Submitted by Marc on Thu, 07/24/2014 - 10:21pm

I needed to do some custom validation of fields on a form. So, I decided to use #element_validate. One of the fields I was validating appeared a bit strange to me, though. When I displayed its $form_state['values']['field_face_palm'] information I saw that it looked like:

$field_face_palm['und'] = 'you_knucklehead'

instead of like:

$field_face_palm['und'][0]['value'] = 'you_knucklehead'

Well, I figured that's just the way it was. I couldn't imagine why Drupal would be formatting the information differently, but I couldn't change it. So, I wrote and tested my code on my local development environment and pushed it up to the public test environment.

The validation did not work properly on the public test environment. To start debugging, I once again displayed the field information. This time it did correspond to the usual pattern.

I was completely stumped as to what was different between the two environments and figured that the error must be on my local environment. So, I was going to need to do more experimentation in my local environment.

In the process of testing different things, I used a $form['#validate'] and noticed that in that validation function the field was also formatted as I would have expected. So, the field was getting formatted properly at some point.

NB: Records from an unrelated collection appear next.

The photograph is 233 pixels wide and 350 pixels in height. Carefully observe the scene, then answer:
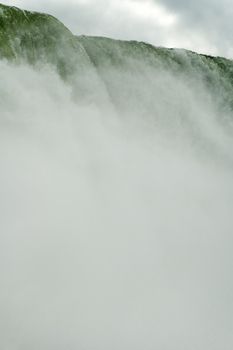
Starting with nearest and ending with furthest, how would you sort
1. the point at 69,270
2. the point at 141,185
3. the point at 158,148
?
1. the point at 69,270
2. the point at 141,185
3. the point at 158,148

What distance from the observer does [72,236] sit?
11.4 m

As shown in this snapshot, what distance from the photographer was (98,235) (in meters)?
11.8

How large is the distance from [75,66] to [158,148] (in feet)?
14.1

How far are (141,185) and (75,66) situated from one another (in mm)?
3595

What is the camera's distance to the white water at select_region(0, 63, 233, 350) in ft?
32.1

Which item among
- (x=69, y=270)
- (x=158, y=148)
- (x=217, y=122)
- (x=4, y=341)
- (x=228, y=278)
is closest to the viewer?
(x=4, y=341)

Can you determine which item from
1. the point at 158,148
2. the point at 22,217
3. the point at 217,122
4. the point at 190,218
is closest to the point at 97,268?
the point at 22,217

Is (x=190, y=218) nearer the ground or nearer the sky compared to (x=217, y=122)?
nearer the ground

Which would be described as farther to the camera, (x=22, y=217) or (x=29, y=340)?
(x=22, y=217)

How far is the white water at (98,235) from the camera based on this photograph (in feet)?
32.1

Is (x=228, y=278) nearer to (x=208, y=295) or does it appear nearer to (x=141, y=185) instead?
(x=208, y=295)

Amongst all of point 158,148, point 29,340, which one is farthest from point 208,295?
point 158,148

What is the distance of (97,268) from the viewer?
11.0 metres

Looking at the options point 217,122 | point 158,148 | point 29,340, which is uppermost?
point 217,122
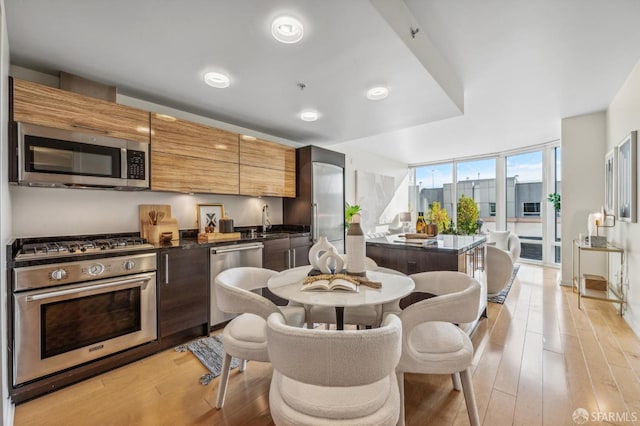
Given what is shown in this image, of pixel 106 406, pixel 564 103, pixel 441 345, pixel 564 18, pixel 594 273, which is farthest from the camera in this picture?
pixel 594 273

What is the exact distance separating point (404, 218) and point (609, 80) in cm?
269

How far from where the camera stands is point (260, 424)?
5.08 ft

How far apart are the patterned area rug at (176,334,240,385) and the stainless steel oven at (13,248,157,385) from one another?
0.37 meters

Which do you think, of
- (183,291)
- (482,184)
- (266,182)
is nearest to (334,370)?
(183,291)

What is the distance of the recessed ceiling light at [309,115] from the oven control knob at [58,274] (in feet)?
8.28

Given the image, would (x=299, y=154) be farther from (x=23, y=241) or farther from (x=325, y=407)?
(x=325, y=407)

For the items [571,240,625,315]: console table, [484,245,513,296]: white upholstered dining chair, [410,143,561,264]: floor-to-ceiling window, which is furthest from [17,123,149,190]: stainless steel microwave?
[571,240,625,315]: console table

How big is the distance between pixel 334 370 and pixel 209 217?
9.04 feet

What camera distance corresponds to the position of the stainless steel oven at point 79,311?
1710 mm

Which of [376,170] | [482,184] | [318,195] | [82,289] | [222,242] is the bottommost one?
[82,289]

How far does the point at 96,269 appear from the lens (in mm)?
1964

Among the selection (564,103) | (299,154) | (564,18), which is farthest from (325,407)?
(564,103)

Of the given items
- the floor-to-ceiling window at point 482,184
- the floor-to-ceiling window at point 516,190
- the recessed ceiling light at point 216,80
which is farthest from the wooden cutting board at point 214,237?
the floor-to-ceiling window at point 482,184

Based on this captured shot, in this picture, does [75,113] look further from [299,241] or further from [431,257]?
[431,257]
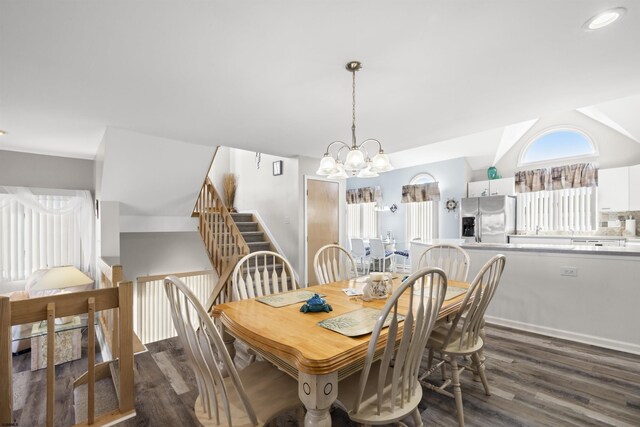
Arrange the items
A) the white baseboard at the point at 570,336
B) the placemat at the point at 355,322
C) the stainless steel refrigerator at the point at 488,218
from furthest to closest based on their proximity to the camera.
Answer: the stainless steel refrigerator at the point at 488,218
the white baseboard at the point at 570,336
the placemat at the point at 355,322

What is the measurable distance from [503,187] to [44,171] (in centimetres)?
791

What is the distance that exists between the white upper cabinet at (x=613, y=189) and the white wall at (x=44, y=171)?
8251 mm

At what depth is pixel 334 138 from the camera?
3.92 metres

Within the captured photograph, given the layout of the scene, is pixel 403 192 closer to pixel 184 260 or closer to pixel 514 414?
pixel 184 260

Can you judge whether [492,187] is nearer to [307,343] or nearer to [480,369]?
[480,369]

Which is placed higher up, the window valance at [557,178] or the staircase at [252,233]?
the window valance at [557,178]

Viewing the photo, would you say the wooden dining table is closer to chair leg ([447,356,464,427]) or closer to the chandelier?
chair leg ([447,356,464,427])

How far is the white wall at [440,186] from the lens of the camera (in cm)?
662

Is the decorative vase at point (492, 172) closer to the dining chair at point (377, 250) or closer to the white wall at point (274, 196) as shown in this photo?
the dining chair at point (377, 250)

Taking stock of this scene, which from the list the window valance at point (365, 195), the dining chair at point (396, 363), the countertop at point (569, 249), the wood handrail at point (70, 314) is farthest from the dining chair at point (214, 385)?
the window valance at point (365, 195)

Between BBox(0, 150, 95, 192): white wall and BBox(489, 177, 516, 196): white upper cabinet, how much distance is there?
7.28 metres

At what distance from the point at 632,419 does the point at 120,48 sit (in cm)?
387

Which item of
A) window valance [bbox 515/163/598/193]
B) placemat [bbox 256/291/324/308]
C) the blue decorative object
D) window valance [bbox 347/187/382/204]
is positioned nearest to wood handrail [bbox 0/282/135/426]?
placemat [bbox 256/291/324/308]

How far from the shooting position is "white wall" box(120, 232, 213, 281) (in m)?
5.39
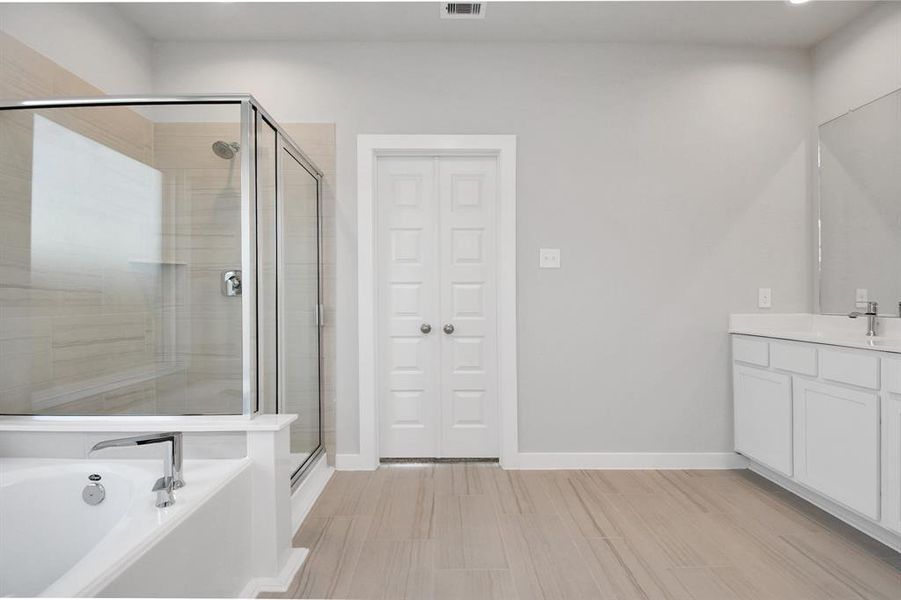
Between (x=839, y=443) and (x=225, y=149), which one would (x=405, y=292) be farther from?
(x=839, y=443)

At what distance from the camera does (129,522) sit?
1305mm

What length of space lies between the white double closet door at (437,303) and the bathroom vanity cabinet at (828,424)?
155 centimetres

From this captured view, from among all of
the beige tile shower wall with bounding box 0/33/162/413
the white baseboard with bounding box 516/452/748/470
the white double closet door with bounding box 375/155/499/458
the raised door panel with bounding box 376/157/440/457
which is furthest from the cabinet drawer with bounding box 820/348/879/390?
the beige tile shower wall with bounding box 0/33/162/413

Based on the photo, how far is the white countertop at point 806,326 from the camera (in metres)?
2.58

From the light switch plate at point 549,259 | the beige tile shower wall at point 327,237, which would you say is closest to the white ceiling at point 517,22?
the beige tile shower wall at point 327,237

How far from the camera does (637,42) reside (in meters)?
3.06

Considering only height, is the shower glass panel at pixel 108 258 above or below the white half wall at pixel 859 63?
below

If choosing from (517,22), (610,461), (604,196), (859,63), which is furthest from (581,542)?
(859,63)

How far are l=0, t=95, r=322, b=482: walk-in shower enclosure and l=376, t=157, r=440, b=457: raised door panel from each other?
3.89ft

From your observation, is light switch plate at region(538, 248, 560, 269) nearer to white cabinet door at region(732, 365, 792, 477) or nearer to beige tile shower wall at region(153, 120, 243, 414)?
white cabinet door at region(732, 365, 792, 477)

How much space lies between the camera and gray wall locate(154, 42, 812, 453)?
3.07 m

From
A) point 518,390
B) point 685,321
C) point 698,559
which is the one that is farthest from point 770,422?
point 518,390

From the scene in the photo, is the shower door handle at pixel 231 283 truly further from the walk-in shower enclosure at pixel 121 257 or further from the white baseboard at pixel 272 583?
the white baseboard at pixel 272 583

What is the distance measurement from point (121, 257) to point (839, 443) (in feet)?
10.8
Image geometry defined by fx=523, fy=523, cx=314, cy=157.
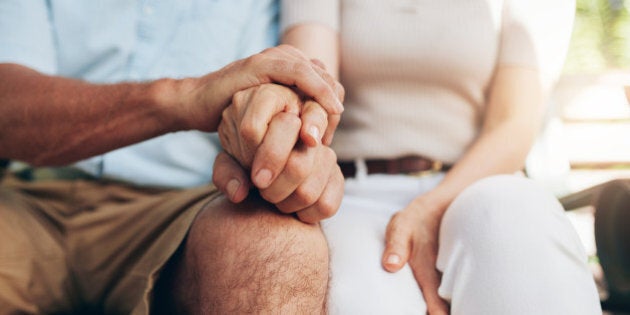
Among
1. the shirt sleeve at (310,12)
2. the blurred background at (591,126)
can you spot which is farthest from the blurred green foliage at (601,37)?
the shirt sleeve at (310,12)

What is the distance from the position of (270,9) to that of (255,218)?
69 cm

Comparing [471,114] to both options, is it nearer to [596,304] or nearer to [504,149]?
[504,149]

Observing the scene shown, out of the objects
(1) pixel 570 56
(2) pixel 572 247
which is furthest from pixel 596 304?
(1) pixel 570 56

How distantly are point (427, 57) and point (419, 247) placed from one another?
48 centimetres

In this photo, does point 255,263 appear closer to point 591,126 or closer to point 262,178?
point 262,178

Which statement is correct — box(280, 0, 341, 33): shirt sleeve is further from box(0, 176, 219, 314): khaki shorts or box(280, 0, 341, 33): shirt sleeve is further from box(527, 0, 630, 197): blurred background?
box(527, 0, 630, 197): blurred background

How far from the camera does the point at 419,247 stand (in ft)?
3.06

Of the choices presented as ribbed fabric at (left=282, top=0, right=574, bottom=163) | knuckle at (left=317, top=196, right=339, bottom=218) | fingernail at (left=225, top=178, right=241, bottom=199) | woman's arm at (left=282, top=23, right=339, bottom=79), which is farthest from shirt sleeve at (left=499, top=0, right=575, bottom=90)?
fingernail at (left=225, top=178, right=241, bottom=199)

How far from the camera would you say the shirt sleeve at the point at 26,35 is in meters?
1.06

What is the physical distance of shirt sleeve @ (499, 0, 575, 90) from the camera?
1193 mm

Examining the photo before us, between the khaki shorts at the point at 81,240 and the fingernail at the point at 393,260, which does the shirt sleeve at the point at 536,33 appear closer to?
the fingernail at the point at 393,260

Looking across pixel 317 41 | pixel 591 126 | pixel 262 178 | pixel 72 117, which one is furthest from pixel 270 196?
pixel 591 126

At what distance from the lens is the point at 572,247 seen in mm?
775

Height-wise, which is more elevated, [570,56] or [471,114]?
[471,114]
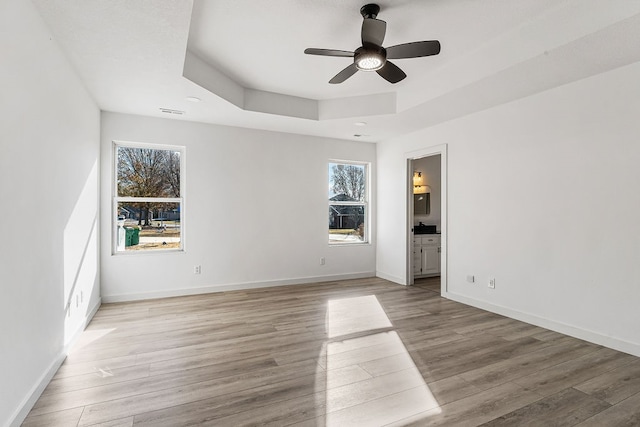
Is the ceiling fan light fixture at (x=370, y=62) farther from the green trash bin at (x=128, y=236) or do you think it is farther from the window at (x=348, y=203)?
the green trash bin at (x=128, y=236)

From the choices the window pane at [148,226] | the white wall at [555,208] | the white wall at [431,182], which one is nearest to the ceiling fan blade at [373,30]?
the white wall at [555,208]

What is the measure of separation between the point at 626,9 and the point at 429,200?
15.6ft

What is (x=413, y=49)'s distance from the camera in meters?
2.63

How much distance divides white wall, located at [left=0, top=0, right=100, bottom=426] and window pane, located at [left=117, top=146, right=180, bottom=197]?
1330 millimetres

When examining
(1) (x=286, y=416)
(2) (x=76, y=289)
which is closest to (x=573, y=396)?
(1) (x=286, y=416)

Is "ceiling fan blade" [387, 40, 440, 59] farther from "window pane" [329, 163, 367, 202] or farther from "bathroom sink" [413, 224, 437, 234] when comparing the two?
"bathroom sink" [413, 224, 437, 234]

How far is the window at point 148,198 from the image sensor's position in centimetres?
456

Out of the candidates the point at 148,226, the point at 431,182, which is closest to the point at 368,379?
the point at 148,226

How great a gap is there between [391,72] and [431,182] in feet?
14.2

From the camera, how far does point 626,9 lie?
222 centimetres

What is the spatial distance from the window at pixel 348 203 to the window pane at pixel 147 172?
255 centimetres

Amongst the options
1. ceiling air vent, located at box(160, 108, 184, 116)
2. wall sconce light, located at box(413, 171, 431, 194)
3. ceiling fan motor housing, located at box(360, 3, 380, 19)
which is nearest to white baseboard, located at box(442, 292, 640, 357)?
wall sconce light, located at box(413, 171, 431, 194)

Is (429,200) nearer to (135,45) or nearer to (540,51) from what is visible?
(540,51)

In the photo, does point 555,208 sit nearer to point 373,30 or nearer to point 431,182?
point 373,30
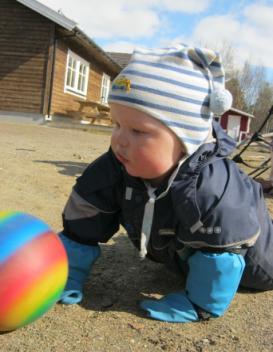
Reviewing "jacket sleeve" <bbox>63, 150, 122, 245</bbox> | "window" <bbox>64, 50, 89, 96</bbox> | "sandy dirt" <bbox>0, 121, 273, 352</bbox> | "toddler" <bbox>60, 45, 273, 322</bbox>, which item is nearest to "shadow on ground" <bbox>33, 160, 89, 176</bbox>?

I guess I need to come clean at this point. Even though I was using element validation, I was comparing one element to others in some of the validation functions, as opposed to looking only at the element that was being validated. My issue was that the element in question had not yet been fully formatted when I was inside a different element validator function.

I still don't have an answer of why the element was fully formatted in the public test environment but not in my local development environment. I was using Features, which should guarantee that the content types were defined in exactly the same way. Nonetheless, it makes sense that one shouldn't make any assumptions about the state of any other fields when inside the validation function for a particular field. The proper approach for the situation in which one field needs to be compared to another is to use a form validation function.